Дзенису окончательно стало ясно, что старика голыми руками не взять. Достойный противник. Предлагает открытую борьбу. Самым правильным будет принять вызов.

— Да, мы разыскиваем преступника, — подтвердил Дзенис. — И я вас пригласил для разговора именно об этом. Если вы действительно не имеете отношения к убийству, то будете заинтересованы в раскрытии преступления.

— Чего ради я должен вам помогать?

— Совершено тяжкое преступление. Виновник подлежит суровому наказанию. Этого требуют закон и справедливость.

— А я так считаю, что поделом ей. И карать убийц незачем. За еретические мысли меня судить не станут? За мысли ведь к ответственности не привлекают.

Старик явно потешался над Дзенисом.

— Вы правы. За мысли, даже за еретические, наказывать нельзя. Но за отказ дать свидетельские показания — можно. Неужели вы действительно хотите, чтобы ваш отказ был записан в протокол? Вы производите впечатление разумного человека, и я надеюсь найти с вами общий язык.

Зиткаурис пожал плечами.

— Спрашивайте. На что смогу — отвечу.

— Это другой разговор. Расскажите, чем занималась

Алида Лоренц до войны, точнее — во времена Ульманиса?

— Ей принадлежал цветочный магазин на Гертрудинской.

— Лоренц была состоятельным человеком?

— Жила всегда шикарно. Умела устроиться, подладиться под любую власть.

— И под немецкую тоже?

— Еще как!

— Она сотрудничала с оккупантами?

— Не знаю, как с оккупантами, но с немецкими офицерами — это уж точно.

— А разве у Лоренц не было семьи, мужа?

Бледные уши Зиткауриса слегка порозовели.

— Для семейной жизни эта дрянь не годилась.

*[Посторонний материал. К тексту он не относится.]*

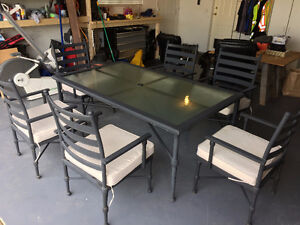 Rod Iron Table and 6 Chairs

Чего ради обзаводиться детьми, заботиться о муже? Ей бы только самой снимать пенки с жизни.

Дзенис наблюдал за ушами Зиткауриса, они невольно выдавали хозяина. Не получил ли он в свое время отставку, а теперь хочет задним числом свести счеты? Ну что ж, пускай…

— Много у нее в юности было поклонников?.

— Ого, эта бабенка и под старость не терялась. Штурмбаннфюрер фон Гауч влюбился в нее по уши и даже собирался увезти с собой в Германию, когда узнал…

Зиткаурис осекся.

— Что узнал? — резко переспросил Дзенис.

Лесник упрямо молчал.

— Я вас спрашиваю, о чем узнал фон Гауч?

В голосе Дзениса зазвучали металлические нотки. Старик опустил глаза.

— Что у них будет ребенок.

Молчание.

— Ребенок родился?

— Да, мальчик. Но Алида даже не подумала его сама воспитывать. Чужим людям сбагрила в деревню. И опять зажила припеваючи. А сын плоть от плоти… Этого я ей простить не мог.

«Да нет, не этого», — подумал Дзенис.

— А как штурмбаннфюрер? — спросил он вроде бы между прочим.